→ **Aim of the task**
Rewrite the entries from the start through the line containing "4. point (253, 391)", inclusive, changing "sequence" to "order" and keeping everything else the same.

→ **Some records**
◇ ◇ ◇

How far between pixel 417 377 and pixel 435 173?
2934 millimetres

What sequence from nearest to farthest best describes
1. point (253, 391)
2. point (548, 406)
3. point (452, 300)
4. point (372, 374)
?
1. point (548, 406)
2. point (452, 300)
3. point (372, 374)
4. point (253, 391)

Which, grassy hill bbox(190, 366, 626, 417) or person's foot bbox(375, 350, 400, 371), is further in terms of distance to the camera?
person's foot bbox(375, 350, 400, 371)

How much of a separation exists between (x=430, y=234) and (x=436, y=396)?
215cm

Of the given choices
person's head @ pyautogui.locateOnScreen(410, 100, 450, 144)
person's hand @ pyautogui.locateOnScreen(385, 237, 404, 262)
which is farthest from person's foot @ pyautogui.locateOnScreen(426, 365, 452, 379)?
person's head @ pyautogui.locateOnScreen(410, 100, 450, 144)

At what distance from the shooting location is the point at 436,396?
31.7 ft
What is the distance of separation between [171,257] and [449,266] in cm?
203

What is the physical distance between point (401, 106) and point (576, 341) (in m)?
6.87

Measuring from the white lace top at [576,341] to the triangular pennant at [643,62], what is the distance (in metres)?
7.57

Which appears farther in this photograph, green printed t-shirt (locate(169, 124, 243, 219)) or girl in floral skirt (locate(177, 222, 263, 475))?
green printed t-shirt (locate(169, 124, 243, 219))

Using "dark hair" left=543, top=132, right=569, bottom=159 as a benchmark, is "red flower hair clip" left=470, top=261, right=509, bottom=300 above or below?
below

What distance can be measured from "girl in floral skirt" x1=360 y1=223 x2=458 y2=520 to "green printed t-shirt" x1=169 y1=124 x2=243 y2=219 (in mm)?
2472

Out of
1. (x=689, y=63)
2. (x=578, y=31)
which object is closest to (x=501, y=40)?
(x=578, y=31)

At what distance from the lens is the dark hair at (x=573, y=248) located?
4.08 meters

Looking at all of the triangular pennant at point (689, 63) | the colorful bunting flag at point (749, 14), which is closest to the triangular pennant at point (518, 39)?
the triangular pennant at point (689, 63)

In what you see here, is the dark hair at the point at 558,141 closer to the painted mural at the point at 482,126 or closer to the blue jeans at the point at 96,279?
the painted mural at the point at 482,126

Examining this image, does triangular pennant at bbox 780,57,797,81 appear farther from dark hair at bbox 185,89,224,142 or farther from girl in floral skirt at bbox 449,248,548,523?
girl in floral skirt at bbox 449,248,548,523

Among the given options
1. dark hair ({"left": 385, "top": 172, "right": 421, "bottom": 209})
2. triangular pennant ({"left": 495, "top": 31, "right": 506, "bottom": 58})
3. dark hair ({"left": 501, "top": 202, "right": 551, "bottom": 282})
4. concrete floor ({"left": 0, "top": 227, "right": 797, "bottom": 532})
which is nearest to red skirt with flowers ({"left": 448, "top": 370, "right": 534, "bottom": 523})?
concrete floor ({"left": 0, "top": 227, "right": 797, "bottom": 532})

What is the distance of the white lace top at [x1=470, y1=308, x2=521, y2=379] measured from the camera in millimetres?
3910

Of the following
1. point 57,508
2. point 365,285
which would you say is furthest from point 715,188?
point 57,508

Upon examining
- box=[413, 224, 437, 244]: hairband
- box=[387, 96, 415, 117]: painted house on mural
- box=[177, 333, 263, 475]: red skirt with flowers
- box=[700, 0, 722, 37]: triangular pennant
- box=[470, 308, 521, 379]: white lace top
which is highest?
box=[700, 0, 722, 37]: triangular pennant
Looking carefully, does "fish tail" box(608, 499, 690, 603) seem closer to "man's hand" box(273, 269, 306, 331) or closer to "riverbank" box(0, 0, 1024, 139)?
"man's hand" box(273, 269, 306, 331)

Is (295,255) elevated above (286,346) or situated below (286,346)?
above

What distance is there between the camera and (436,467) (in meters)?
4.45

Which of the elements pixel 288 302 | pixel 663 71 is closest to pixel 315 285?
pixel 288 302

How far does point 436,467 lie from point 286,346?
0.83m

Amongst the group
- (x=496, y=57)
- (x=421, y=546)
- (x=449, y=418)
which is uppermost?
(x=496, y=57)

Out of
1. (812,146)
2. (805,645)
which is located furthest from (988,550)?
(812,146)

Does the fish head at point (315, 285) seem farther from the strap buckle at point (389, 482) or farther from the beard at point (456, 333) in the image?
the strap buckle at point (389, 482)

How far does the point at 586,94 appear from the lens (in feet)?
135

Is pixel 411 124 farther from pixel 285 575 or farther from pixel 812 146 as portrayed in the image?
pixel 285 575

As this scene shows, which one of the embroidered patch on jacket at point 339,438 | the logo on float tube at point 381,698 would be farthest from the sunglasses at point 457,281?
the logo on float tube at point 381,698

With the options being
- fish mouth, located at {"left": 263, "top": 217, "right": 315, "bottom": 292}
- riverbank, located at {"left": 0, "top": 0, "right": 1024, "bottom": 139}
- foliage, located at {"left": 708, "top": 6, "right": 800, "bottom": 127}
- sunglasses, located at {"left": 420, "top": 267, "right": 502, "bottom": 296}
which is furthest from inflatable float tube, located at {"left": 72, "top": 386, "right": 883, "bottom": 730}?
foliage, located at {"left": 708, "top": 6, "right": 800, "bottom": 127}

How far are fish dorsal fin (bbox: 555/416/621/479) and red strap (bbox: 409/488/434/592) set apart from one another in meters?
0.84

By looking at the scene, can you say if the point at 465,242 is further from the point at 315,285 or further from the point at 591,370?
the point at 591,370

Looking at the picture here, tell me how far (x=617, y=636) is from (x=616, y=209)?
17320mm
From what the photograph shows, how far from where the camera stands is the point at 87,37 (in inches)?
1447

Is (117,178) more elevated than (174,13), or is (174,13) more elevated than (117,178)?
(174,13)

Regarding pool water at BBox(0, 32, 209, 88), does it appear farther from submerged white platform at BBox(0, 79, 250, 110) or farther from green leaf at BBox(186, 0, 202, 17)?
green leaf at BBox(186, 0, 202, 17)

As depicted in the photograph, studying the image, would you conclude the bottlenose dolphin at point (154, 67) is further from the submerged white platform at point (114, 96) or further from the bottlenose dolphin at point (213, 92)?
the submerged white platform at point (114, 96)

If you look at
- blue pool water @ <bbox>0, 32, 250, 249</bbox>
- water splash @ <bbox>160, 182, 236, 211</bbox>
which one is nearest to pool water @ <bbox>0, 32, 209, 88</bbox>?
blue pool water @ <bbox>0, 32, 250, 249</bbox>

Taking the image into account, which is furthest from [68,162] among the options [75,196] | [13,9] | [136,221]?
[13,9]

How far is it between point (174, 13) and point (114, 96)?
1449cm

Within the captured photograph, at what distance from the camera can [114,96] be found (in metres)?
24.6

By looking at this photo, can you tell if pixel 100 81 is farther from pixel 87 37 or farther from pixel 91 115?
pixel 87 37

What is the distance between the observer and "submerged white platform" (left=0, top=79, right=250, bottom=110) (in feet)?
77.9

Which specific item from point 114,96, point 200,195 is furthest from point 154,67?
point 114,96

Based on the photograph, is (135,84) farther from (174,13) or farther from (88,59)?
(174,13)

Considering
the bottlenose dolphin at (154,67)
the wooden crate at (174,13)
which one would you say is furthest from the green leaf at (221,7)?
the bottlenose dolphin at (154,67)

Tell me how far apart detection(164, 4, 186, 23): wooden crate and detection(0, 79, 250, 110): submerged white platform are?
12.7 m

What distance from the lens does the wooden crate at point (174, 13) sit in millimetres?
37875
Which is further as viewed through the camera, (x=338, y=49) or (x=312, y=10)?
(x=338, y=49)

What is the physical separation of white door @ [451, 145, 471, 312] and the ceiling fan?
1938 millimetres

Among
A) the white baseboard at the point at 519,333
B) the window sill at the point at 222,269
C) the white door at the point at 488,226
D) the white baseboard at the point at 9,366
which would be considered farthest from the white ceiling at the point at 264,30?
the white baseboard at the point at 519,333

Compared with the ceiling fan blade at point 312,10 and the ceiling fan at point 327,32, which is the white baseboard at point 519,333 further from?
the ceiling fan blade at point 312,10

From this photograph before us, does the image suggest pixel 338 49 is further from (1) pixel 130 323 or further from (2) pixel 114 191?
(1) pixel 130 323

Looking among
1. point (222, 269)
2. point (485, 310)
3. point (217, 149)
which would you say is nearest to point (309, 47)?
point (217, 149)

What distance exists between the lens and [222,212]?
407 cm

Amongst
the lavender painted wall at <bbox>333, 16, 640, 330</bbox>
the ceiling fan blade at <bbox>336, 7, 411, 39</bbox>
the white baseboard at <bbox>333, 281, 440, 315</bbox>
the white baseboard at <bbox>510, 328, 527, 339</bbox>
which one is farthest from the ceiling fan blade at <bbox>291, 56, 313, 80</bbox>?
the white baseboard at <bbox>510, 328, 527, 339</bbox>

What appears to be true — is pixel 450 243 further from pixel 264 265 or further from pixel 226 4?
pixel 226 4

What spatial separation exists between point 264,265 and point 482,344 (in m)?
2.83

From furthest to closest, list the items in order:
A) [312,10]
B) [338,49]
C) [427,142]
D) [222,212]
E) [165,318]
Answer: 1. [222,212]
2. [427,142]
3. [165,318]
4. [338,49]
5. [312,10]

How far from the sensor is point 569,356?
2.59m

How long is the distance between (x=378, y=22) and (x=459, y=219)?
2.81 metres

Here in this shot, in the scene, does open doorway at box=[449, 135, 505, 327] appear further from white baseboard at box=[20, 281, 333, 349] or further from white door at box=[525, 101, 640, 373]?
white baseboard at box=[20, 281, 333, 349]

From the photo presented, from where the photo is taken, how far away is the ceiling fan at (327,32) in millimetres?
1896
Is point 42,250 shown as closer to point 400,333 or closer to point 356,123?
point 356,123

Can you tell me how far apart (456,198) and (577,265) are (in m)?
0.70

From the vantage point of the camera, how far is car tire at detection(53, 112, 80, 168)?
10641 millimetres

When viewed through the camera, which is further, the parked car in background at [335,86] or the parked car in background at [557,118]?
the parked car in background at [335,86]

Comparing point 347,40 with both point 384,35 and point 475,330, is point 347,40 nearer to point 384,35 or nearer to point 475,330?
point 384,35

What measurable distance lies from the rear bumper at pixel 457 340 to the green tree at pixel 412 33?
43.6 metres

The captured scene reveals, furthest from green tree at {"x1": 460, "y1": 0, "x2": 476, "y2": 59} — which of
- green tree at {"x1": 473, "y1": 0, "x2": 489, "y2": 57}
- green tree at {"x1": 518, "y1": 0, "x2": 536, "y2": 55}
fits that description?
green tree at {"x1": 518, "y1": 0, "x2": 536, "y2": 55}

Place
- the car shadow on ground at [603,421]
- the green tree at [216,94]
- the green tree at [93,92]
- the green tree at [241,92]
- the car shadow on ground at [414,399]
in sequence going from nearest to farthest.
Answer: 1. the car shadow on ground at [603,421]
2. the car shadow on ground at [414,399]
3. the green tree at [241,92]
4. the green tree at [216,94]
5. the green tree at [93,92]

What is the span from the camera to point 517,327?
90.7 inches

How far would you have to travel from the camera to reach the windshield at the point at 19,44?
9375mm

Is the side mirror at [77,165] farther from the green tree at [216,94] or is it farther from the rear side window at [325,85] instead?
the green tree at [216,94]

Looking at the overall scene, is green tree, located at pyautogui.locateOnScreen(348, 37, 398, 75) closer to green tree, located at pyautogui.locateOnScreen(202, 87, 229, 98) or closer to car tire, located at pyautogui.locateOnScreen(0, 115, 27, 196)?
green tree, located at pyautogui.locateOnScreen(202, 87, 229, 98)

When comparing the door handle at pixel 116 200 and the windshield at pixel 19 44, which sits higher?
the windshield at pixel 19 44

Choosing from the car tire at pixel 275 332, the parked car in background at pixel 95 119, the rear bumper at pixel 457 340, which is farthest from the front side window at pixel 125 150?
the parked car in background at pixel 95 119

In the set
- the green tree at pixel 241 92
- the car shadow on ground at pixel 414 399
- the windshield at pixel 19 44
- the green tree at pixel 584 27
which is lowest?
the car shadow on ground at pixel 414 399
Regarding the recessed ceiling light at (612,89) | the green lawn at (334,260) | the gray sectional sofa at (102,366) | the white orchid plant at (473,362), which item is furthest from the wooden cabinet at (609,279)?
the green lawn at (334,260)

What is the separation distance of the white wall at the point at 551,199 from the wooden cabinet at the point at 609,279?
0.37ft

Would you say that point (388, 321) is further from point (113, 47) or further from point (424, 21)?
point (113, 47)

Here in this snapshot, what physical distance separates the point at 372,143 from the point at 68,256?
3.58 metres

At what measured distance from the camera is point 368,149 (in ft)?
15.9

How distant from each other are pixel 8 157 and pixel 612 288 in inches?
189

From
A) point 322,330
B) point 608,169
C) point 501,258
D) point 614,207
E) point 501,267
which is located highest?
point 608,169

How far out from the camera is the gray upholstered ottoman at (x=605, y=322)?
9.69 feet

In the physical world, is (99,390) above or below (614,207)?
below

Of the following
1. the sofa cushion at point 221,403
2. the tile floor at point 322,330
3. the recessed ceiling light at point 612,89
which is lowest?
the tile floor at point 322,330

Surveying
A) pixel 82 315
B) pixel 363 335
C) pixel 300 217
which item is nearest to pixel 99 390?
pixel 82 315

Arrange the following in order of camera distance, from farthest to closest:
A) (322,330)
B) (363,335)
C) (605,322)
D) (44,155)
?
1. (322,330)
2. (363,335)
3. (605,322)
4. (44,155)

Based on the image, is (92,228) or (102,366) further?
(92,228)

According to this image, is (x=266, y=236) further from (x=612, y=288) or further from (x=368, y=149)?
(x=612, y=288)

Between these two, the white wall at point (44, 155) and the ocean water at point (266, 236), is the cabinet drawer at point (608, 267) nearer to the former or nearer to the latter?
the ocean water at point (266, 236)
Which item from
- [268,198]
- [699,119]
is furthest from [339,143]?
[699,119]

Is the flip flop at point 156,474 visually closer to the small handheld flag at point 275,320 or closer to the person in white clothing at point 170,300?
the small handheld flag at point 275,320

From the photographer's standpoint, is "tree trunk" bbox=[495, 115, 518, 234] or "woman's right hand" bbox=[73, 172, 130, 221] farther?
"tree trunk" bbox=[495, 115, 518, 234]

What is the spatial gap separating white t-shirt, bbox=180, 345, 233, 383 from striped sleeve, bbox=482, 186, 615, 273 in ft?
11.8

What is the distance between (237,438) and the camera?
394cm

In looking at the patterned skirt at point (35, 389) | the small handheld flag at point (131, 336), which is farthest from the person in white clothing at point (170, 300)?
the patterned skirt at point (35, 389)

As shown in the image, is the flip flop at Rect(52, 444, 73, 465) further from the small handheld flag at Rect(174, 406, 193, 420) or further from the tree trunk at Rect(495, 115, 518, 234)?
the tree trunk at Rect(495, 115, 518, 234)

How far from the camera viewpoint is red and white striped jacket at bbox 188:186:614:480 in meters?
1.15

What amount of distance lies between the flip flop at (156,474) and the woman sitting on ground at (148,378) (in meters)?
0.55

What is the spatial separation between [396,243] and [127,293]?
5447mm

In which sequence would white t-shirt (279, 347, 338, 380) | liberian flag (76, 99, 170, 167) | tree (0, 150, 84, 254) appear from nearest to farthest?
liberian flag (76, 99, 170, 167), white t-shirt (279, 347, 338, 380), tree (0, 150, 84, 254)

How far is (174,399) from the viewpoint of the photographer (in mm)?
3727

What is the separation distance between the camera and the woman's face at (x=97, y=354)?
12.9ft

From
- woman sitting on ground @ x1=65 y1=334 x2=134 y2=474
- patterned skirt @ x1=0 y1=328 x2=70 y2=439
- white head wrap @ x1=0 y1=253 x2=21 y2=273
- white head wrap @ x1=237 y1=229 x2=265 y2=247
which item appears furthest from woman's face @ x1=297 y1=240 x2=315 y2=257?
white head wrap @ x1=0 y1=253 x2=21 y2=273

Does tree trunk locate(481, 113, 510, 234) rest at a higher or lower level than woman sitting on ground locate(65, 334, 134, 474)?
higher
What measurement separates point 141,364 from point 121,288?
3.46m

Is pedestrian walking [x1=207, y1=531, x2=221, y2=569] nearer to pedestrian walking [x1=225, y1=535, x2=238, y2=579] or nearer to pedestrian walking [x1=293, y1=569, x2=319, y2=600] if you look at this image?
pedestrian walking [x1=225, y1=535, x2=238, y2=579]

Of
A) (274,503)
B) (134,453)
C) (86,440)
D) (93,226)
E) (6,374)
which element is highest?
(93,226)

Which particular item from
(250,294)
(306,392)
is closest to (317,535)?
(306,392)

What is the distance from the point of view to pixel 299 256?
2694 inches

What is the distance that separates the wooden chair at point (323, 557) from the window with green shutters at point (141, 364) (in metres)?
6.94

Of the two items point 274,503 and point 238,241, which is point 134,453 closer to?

◇ ◇ ◇

→ **Reply to the exercise**
How far between pixel 417 377 and pixel 435 173?
2934 millimetres

What order from nearest to farthest best describes
1. point (253, 391)
2. point (548, 406)
3. point (452, 300)
4. point (372, 374)
?
1. point (548, 406)
2. point (452, 300)
3. point (372, 374)
4. point (253, 391)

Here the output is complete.